━━━ Records shown ━━━

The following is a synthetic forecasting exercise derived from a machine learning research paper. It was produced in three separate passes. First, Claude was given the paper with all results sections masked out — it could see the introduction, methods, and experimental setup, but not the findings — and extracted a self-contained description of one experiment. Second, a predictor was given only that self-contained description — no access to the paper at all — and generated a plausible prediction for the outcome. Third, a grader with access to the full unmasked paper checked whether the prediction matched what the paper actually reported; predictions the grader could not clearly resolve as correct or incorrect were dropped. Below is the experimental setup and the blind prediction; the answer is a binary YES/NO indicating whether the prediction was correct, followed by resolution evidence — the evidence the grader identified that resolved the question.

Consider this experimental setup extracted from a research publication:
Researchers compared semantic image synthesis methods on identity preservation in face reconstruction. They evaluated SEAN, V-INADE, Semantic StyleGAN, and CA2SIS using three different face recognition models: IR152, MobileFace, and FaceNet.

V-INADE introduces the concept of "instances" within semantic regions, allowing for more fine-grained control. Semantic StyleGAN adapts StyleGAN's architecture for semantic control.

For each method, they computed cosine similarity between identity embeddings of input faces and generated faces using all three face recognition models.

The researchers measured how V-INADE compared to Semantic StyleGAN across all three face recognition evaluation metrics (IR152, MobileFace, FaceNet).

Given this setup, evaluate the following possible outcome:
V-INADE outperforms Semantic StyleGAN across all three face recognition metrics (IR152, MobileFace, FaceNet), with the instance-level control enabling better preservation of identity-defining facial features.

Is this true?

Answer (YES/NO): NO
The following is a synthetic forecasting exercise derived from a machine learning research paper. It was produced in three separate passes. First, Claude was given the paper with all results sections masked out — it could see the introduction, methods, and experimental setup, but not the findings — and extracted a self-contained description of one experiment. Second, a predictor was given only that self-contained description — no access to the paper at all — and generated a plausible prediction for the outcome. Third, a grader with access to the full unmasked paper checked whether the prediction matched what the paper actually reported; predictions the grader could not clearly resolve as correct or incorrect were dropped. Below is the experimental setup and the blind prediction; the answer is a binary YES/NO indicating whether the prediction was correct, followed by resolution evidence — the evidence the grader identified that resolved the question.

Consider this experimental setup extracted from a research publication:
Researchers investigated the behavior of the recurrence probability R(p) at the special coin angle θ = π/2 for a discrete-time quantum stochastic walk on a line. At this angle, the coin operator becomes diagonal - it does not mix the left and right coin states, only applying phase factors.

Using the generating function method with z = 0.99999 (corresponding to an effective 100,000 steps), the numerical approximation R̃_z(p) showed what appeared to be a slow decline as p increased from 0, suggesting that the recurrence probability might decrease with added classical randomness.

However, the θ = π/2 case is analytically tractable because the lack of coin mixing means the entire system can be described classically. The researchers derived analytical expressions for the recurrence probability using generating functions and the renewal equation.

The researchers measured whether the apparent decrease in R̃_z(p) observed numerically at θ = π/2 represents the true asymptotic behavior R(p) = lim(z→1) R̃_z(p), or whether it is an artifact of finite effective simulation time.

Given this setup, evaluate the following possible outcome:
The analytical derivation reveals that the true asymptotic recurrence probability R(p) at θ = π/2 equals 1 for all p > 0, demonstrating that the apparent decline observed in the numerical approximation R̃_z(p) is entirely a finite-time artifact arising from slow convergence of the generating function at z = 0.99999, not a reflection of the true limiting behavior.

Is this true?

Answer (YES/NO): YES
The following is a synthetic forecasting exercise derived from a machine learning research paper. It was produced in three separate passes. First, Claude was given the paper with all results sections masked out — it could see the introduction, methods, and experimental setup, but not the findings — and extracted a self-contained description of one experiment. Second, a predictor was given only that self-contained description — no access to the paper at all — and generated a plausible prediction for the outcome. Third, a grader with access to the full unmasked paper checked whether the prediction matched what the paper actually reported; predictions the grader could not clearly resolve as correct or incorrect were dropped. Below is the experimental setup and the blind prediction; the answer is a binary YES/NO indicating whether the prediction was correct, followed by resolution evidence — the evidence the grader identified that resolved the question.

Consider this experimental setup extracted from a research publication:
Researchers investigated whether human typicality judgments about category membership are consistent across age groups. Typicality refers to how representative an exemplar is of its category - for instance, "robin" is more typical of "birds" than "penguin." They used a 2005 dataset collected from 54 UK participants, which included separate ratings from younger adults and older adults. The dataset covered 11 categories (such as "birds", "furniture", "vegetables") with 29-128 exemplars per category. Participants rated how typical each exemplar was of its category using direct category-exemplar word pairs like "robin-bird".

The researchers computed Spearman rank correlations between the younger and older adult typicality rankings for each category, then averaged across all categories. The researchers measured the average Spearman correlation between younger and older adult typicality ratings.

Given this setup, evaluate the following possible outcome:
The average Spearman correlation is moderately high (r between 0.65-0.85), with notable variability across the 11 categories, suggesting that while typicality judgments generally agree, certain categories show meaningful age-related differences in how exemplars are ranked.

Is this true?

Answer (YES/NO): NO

━━━

### Exercise details
Print only what lies in the material above starting at the line with "The researchers measured whether" and ending at the line with "Answer (YES/NO): YES", every line exactly as given.

### Answer to this exercise
The researchers measured whether the apparent decrease in R̃_z(p) observed numerically at θ = π/2 represents the true asymptotic behavior R(p) = lim(z→1) R̃_z(p), or whether it is an artifact of finite effective simulation time.

Given this setup, evaluate the following possible outcome:
The analytical derivation reveals that the true asymptotic recurrence probability R(p) at θ = π/2 equals 1 for all p > 0, demonstrating that the apparent decline observed in the numerical approximation R̃_z(p) is entirely a finite-time artifact arising from slow convergence of the generating function at z = 0.99999, not a reflection of the true limiting behavior.

Is this true?

Answer (YES/NO): YES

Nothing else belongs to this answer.